Neeraj Agarwal: Hi. My name is Dr. Neeraj Agarwal. I'm a Professor of Medicine and director of Genitourinary Oncology Program at the Huntsman Cancer Institute, University of Utah in Salt Lake City. Today, I'm so pleased to welcome Dr. Amy Shaver from the Thomas Jefferson University Hospital.

Dr. Shaver, first of all, congratulations on your presentation at the ASCO 2025 meeting on the association or impact or the effect of GIP and GLP-1 inhibitors in patients with prostate cancer. We personally thought the whole field of study was quite exciting. So first of all, thank you for being here.

Amy Shaver: Thank you for having me.

Neeraj Agarwal: So what made you think about doing this study with this new class of agents, which is already in news so much?

Amy Shaver: So a lot of my research revolves around looking at comorbidity management within the realm of active cancer treatment. And in particular, people who have dysfunctional metabolisms. So in prostate cancer, your backbone of treatment is ADT, which can lead men if they're not already overweight or obese or have issues with cardiovascular problems, it's going to lead there or have a high risk of leading there.

So in looking at patients with CVD risk and type 2 diabetes, these GLP-1s are just exploding in the general population. So I wanted to see are there enough men, at least nationally, to study who have prostate cancer and are concurrently on GLP-1 agonists GIP agonists to see what happens to them. So this study was really just to look at a trend of use. Is it mirroring what we're seeing in the general population?

Neeraj Agarwal: And just for our audience, could you please elaborate the name of some of the drugs you looked at?

Amy Shaver: The GLP-1 agonists are like semaglutide, liraglutide—the glutides. So that's the great thing in pharmacy. You have endings that are similar. And then you have the GLP-1 GIP, which is tirzepatide.

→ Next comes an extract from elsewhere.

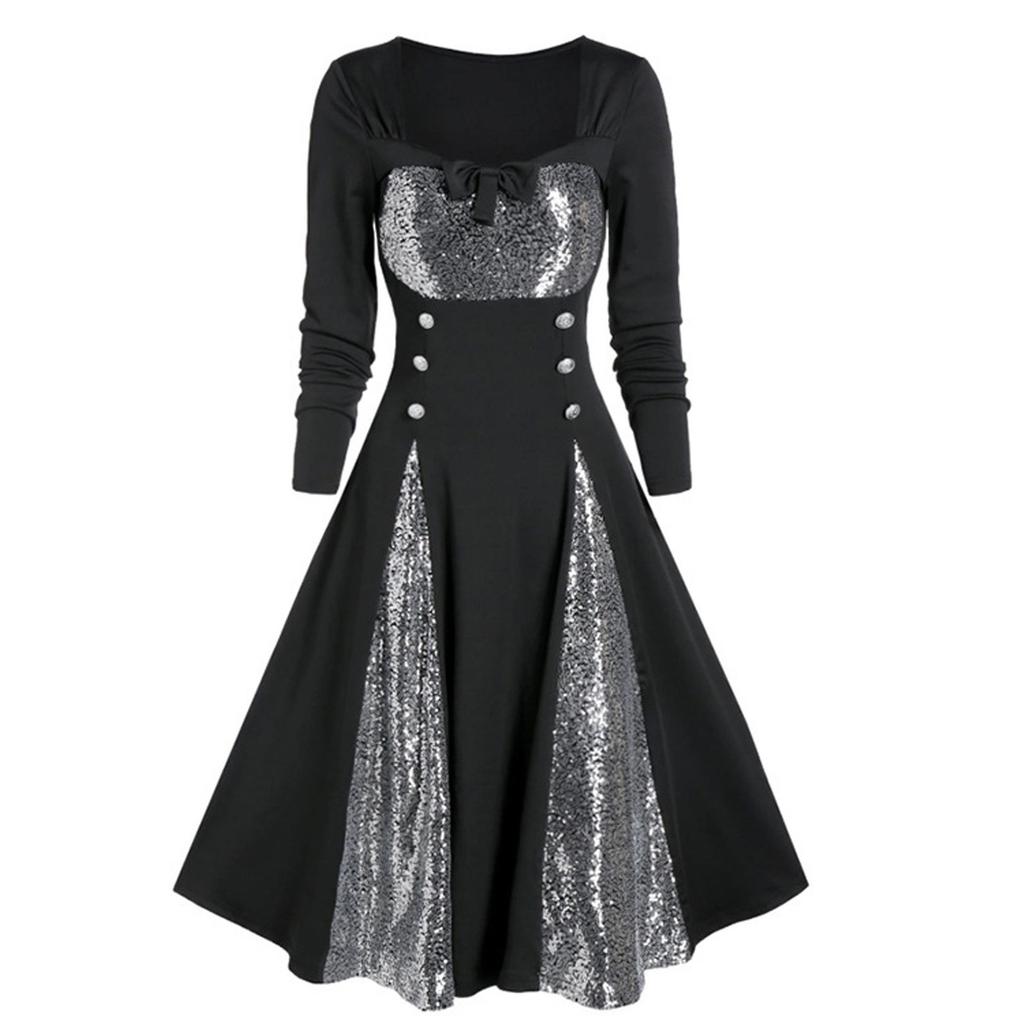 Женские платья с бантом, элегантные темпераментные платья и платья с длинными рукавами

And those drugs are essentially incretin analogs. They'll decrease or slow gastric emptying, they'll increase insulin secretion.

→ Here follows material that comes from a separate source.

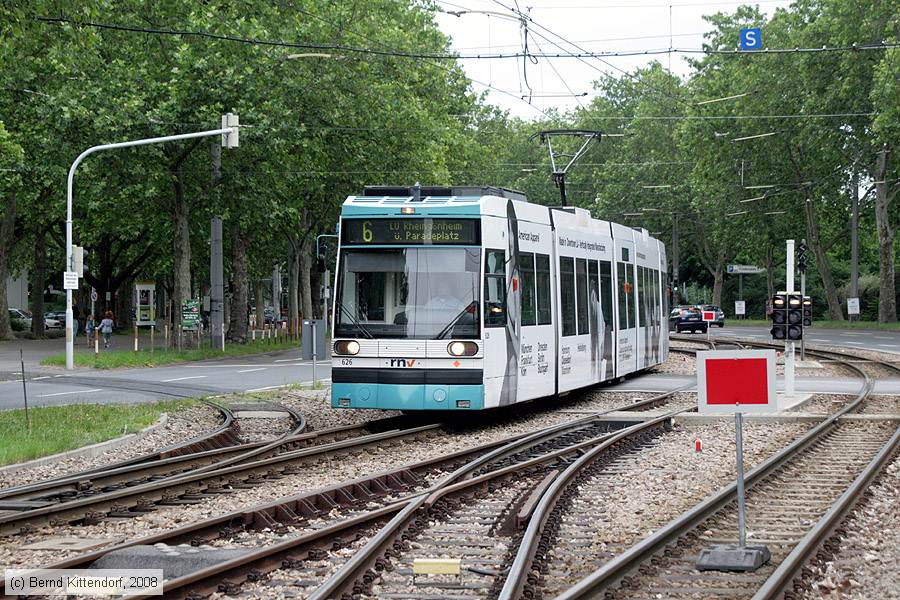 Straßenbahn Mannheim - 626
/ Bild: mvg626_bk0806170072.jpg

And so for the type 2 diabetics, that's a great thing. You have these drugs and they're helping your body do what it would like to do. And they seem to be a step up from the DPP-4 inhibitors. Those drugs were used to stop the enzyme that would normally break down GLP and GIP in the body.

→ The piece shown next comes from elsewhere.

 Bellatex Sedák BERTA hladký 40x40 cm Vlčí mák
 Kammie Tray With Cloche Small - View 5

Neeraj Agarwal: So both classes of drugs look like can have profound effect on the metabolic pathways in various ways.

Amy Shaver: Yes.

Neeraj Agarwal: And that's why they are affecting-- somehow they may have effect on the cancer progression prognosis and many other aspects.

Amy Shaver: That's what we're hoping. There's been some studies indicating that the GLP receptor is found in prostatic tissue regardless of stage. There was an interesting study recently showing that it was found distinctly in metastatic prostate cancer. So next steps for me now that I know that we have these users of GLP, GIP receptor agonists among prostate patients, is to see in these people is there a slower progression of cancer?

Do we see in metastatic patients who are hormone-sensitive? Do they have more time before becoming castration-resistant? And that will be next steps from this, because I know I have the numbers.

Neeraj Agarwal: So how many patients you had in your database and how many of them were on this class of drug?

Amy Shaver: It was nearly 2 million patients across all stages of prostate cancer. And on this class of drug, we're looking at only about 6% of patients. But that's what you see in the general population. So that was really encouraging. What I did find interesting is over time, when you first had these drugs approved in 2015 through the end of 2024, there was an increase in the use and by 2024, what we are seeing is people being prescribed these medications who don't have the indication for it.

So they're not obese. They didn't have type 2 diabetes, but they did have prostate cancer. So it's definitely something we have to look into because people are going to use these medications and you have people going to spas and getting these medications. And my database isn't tracking that, but we know it's there.

Neeraj Agarwal: Yes. That is a humongous database to look at—two million patients with prostate cancer, 6% of them are on GLP or GIP inhibitors. And we look forward to more results and data from you in the future meetings on how these inhibitors are affecting the course of prostate cancer down the line. And if somebody would like to collaborate with you, how would you like them to contact you?

Amy Shaver: Oh, via email at it's . So I'd love to collaborate with somebody looking at cancer progression and these medications.

Neeraj Agarwal: Well thank you Dr. Shaver for taking the time. And congratulations on your presentation.

Amy Shaver: Thank you for having me.